Traversing and Modifying XML Files with DOM and XPath

You'll remember from the start of this chapter that the construct of XML ensures that a parent/child hierarchy exists between all elements and attributes within an XML document. This gives XML documents an inherent logical structure that allows each construct in the document to be parsed into nodes.

XPath is a language that allows you to locate the component parts in an XML document by specifying a path to each node in the tree. With XPath, you can build an expression called a location path. A location path is similar to the file path you use to locate a file on your PC, starting at a given location, stepping through each directory in the file tree until you reach the file you want.

You compose your Xpath expression with location steps, evaluating the nodes at each step until all the location steps have been evaluated. The final step results in a node set that can be extracted, modified, deleted, and so on.

Take a moment to go through a few examples where combining DOM and XPath allows you to find, extract, and edit the data in a DOMDocument.

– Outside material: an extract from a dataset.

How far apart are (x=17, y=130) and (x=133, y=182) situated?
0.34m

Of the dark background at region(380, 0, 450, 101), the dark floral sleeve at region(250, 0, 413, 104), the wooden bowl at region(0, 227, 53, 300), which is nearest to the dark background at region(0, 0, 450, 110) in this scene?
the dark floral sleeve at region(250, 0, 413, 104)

Keep in mind that the concepts presented here are key to your ability to program against the XML parts that make up your Excel file. Each one of the examples demonstrated here is employed later in this chapter when programming the Open XML file formats.

Return all Employee IDs

The first thing you will notice in the following example is that in addition to declaring a DOMDocument object, you are also declaring IXMLDOMNode and IXMLDOMNodeList. The IXMLDOMNode object is used to hold and pass a single node, whereas the IXMLDOMNodeList object is used to hold and pass a collection of nodes.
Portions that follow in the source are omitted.